Helium-like ions in d-dimensions: analyticity and generalized ground state Majorana solutions

Abstract

Non-relativistic Helium-like ions (-e,-e,Ze) with static nucleus in a d-dimensional space Rd (d>1) are considered. Assuming r-1 Coulomb interactions, a 2-parametric correlated Hylleraas-type trial function is used to calculate the ground state energy of the system in the domain Z ≤ 10. For odd d=3,5, the variational energy is given by a rational algebraic function of the variational parameters whilst for even d=2,4 it is shown for the first time that it corresponds to a more complicated non-algebraic expression. This twofold analyticity will hold for any d. It allows us to construct reasonably accurate approximate solutions for the ground state energy E0(Z,d) in the form of compact analytical expressions. We call them generalized Majorana solutions. They reproduce the first leading terms in the celebrated 1Z expansion, and serve as generating functions for certain correlation-dependent properties. The (first) critical charge Z c vs d and the Shannon entropy Sr(d) vs Z are also calculated within the present variational approach.
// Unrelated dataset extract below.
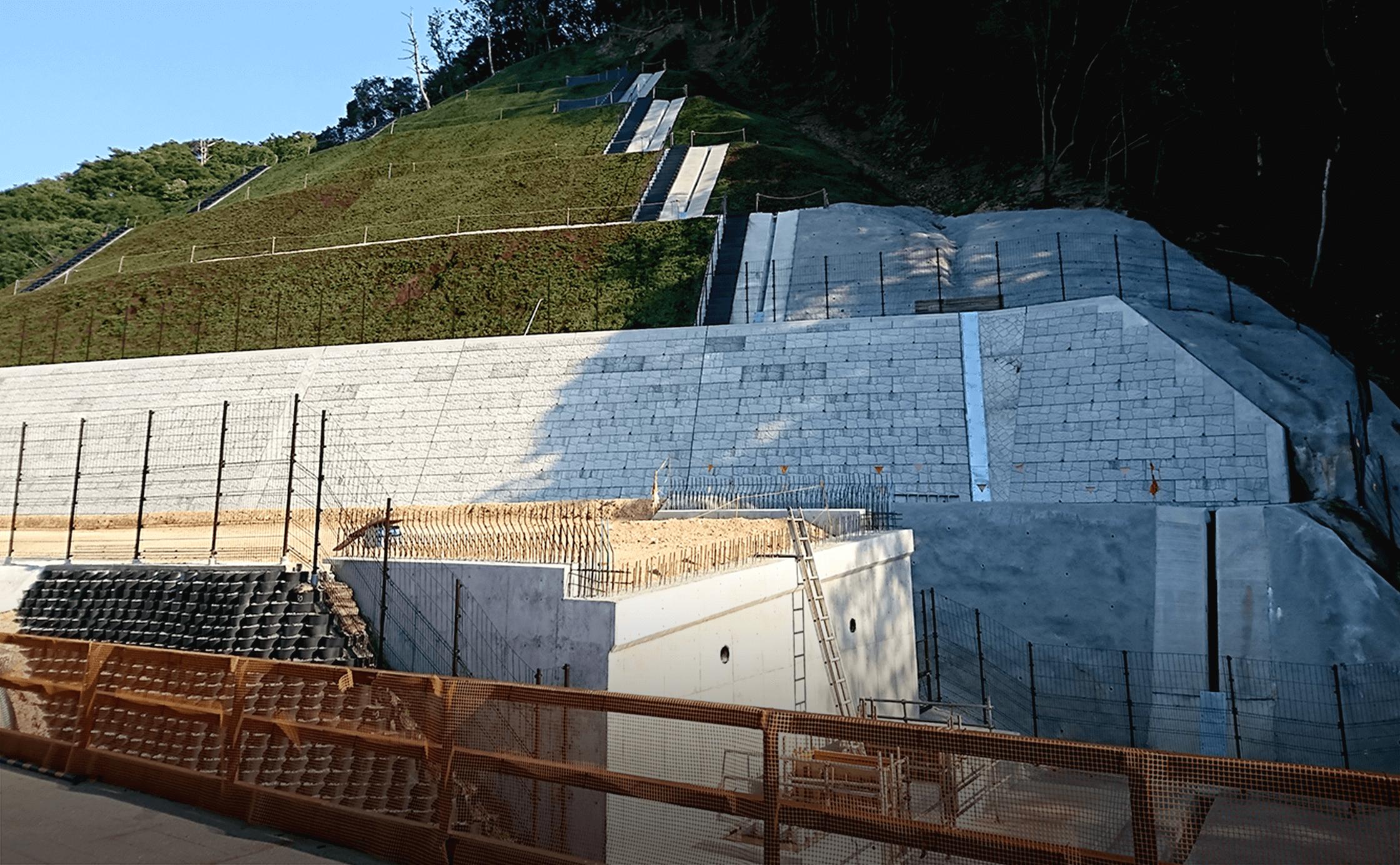 新名神高速道路亀山西ジャンクションランプ橋(下部工)工事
In the light of these results, for the physically important case d=3 a more general 3-parametric correlated Hylleraas-type trial is used to compute the finite mass effects in the Majorana solution for a three-body Coulomb system with arbitrary charges and masses. It admits a straightforward generalization to any d as well. Concrete results for the systems e-\,e-\,e+, H2+ and H- are indicated explicitly. Our variational analytical results are in excellent agreement with the exact numerical values reported in the literature.